Teks Bacaan =>
= = = = = = =

INGATAN SAYA langsung
tertuju pada Akhrej Minha ya Mal'un-nya
Saddam Hussein saat membaca paragraf-paragraf awal Perahu karya Conie Sema. Ada beberapa persamaan antara kedua novel
itu. Pertama, kalau Perahu didahului
“khotbah” panjang tentang berbagai ketidakadilan di “Intro”, mulai dari masa
penjajahan Belanda, 1965, Orde Baru, hingga masa subur LSM dan nekolim serta
neolib; Akhrej Minha ya Mal'un
didahului oleh narasi tentang setan yang agak berlebihan—karena itu, dalam
edisi Inggris, Jepang, maupun Indonesia, novel ini diberi judul dengan arti
“tarian setan” atau yang serupa dengan itu.

= = = = = = =

Catatan data

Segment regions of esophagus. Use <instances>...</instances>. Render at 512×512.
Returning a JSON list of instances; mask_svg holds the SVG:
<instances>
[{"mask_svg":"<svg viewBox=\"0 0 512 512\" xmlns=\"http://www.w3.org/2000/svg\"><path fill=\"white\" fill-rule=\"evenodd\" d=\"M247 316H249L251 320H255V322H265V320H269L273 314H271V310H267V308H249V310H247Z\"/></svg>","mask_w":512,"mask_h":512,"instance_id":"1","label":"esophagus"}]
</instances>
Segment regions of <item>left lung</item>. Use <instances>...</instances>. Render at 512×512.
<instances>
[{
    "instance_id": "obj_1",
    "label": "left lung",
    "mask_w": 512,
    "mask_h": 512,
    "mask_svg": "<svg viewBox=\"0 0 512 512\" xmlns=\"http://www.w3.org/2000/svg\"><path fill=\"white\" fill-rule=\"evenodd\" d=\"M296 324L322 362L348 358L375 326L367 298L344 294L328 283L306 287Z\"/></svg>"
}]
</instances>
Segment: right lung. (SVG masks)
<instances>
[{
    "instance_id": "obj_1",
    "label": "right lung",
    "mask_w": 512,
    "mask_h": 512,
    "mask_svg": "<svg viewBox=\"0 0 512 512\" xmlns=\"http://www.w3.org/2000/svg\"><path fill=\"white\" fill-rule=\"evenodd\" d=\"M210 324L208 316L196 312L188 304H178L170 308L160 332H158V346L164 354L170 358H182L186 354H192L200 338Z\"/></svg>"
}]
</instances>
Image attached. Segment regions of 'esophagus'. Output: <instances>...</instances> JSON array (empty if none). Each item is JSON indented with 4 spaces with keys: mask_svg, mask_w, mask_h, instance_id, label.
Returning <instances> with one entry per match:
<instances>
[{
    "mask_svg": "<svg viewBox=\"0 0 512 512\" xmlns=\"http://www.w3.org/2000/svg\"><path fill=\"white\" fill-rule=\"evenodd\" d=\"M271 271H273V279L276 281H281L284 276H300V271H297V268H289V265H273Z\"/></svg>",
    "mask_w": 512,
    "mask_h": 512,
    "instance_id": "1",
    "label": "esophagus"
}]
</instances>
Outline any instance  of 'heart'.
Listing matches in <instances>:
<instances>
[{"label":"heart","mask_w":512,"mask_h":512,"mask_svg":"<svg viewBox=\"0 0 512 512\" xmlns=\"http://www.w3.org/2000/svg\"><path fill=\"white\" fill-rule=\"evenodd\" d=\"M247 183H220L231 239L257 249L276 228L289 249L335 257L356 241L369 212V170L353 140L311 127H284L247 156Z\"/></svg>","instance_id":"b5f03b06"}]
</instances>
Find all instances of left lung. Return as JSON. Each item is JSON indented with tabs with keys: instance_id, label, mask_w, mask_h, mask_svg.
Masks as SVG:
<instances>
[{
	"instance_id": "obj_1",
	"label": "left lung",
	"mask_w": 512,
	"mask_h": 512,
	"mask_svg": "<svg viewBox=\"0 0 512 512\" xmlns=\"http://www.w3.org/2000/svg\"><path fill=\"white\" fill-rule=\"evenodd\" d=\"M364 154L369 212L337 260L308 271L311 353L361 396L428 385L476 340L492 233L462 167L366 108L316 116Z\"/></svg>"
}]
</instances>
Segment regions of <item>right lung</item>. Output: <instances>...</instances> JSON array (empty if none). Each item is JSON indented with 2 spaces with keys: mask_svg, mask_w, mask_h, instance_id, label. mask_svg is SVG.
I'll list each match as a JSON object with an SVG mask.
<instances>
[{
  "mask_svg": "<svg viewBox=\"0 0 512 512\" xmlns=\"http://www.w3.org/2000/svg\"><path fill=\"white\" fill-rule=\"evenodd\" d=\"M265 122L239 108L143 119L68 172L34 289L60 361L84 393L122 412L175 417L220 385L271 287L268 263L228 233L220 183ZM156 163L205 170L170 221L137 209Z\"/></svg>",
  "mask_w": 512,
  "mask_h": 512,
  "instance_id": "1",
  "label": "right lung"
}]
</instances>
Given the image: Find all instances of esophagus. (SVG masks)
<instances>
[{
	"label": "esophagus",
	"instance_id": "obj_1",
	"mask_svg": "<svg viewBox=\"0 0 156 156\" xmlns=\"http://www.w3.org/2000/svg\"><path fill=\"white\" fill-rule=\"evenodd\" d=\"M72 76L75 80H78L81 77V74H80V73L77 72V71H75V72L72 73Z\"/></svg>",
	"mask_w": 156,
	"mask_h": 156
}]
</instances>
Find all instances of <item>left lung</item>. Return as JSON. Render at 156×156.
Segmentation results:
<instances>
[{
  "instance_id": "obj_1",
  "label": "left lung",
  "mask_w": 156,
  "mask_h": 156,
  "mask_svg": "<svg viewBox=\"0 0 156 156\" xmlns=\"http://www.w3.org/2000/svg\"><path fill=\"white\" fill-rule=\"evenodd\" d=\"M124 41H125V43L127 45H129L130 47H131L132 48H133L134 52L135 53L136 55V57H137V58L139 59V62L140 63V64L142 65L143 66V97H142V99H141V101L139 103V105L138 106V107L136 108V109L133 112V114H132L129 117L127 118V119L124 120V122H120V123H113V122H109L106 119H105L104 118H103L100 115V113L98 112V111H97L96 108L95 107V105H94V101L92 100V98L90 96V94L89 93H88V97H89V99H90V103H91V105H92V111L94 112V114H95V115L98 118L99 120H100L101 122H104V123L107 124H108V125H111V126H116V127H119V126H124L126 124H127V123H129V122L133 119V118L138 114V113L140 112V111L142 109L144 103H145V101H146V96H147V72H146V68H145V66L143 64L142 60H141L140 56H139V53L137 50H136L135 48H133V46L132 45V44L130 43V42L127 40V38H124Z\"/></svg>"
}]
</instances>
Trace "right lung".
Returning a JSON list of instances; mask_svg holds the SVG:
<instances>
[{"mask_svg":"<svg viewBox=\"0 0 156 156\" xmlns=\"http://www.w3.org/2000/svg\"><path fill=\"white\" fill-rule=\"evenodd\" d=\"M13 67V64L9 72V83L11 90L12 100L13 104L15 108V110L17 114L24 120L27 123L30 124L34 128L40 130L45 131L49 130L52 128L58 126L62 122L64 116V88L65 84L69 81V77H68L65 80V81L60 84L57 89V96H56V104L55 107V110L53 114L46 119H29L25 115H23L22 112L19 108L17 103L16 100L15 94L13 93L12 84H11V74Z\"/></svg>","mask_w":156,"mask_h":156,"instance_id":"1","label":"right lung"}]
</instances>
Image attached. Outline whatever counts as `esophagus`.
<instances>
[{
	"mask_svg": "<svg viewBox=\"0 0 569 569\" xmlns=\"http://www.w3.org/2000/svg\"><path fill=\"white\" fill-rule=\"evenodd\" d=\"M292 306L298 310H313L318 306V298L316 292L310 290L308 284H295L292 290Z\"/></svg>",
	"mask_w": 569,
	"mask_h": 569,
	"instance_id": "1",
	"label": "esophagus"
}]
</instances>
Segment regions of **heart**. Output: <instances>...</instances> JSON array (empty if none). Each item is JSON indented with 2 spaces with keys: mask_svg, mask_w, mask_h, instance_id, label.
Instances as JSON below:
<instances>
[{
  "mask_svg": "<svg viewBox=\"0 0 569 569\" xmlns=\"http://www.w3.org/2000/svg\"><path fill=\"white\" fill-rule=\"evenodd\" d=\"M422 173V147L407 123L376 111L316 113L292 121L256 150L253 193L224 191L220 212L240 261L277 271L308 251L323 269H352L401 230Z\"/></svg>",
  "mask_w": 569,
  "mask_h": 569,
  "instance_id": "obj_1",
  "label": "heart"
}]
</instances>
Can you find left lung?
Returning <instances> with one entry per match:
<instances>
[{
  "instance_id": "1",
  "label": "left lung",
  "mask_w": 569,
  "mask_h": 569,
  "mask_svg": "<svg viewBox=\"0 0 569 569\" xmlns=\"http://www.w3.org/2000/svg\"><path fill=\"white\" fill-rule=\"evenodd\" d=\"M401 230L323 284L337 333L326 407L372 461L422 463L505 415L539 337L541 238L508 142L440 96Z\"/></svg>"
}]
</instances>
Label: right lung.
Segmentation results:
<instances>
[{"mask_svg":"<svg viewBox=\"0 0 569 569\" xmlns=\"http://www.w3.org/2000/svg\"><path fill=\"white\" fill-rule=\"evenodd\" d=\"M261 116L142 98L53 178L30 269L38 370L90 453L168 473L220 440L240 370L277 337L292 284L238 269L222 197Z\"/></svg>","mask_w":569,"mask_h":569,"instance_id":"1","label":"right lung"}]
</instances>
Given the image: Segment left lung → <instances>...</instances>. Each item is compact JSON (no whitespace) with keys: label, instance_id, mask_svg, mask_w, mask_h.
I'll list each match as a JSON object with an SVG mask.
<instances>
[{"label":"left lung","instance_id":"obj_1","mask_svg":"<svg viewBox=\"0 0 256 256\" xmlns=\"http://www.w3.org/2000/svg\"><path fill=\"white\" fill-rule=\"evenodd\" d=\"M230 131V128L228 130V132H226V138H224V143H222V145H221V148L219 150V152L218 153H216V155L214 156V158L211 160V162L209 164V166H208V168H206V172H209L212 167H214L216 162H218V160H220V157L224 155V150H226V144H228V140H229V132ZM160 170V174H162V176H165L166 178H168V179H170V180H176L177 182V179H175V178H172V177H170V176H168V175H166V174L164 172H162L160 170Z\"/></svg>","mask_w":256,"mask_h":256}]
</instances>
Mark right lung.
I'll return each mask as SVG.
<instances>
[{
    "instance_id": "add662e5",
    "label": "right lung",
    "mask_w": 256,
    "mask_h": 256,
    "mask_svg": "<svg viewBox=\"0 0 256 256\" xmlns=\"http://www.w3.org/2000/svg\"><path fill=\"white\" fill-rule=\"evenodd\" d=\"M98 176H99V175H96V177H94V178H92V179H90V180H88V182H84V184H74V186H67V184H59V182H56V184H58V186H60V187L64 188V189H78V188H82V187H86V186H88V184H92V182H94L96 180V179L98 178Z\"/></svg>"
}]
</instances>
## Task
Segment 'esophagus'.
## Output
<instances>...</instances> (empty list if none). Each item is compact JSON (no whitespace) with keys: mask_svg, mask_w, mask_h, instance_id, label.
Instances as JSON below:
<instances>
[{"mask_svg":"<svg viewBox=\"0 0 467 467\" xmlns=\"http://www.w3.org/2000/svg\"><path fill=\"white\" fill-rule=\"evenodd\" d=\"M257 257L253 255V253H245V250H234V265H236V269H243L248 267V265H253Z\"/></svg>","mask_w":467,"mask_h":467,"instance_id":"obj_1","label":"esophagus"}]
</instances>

= = = = = = =

Tujuan 1 =>
Jawab pertanyaan berikut berdasarkan bacaan tentang novel Perahu.
(a) Siapa pengarang novel Perahu?
(b) Di bagian mana Perahu memuat "khotbah" panjang tentang berbagai ketidakadilan?
(c) Dalam edisi bahasa apa saja novel Akhrej Minha ya Mal'un diberi judul yang berarti "tarian setan" atau yang serupa?
Tujuan 2 => Tukar "khotbah" dengan "ceramah" saat menulis kembali bagian bacaan tentang novel Perahu yang diawali "INGATAN SAYA langsung" dan berhenti setelah "serupa dengan itu.".
Tujuan 3 => Sambung bacaan tentang novel Perahu, dimulai setelah kalimat terakhir yang tertera.

Hasil Latihan 1 =>
(a) Conie Sema.
(b) Di bagian "Intro".
(c) Edisi Inggris, Jepang, dan Indonesia.

Hasil Latihan 2 =>
INGATAN SAYA langsung
tertuju pada Akhrej Minha ya Mal'un-nya
Saddam Hussein saat membaca paragraf-paragraf awal Perahu karya Conie Sema. Ada beberapa persamaan antara kedua novel
itu. Pertama, kalau Perahu didahului
“ceramah” panjang tentang berbagai ketidakadilan di “Intro”, mulai dari masa
penjajahan Belanda, 1965, Orde Baru, hingga masa subur LSM dan nekolim serta
neolib; Akhrej Minha ya Mal'un
didahului oleh narasi tentang setan yang agak berlebihan—karena itu, dalam
edisi Inggris, Jepang, maupun Indonesia, novel ini diberi judul dengan arti
“tarian setan” atau yang serupa dengan itu.

Hasil Latihan 3 =>
Karena
itu kemudian, kedua, baik Perahu
maupun Akhrej Minha ya Mal'un, sejauh
pembacaan saya, adalah cerita tentang perlawanan terhadap ketakadilan itu. Dan
ketidakadilan tentu saja bukan sesuatu yang kodrati atau terberi, melainkan
berasal dari proses sosial yang alih-alih alamiah, justru disetir oleh suatu
rezim kekuasaan. Karena itu, perlawanan terhadap ketidakadilan berarti juga
perlawanan terhadap penguasa. Di dalam Perahu,
para tokohnya kentara sekali menggugat ketakadilan (borjuis dan pemerintah), karena
acap gugatan itu disampaikan dalam dialog verbal. Sementara di dalam Akhrej Minha ya Mal'un, ketidakadilan
dituding berpangkal dari Yahudi. Tokoh Salim (Islam) kemudian melawan simbol
Yahudi yang mewujud pada tokoh Hasqil.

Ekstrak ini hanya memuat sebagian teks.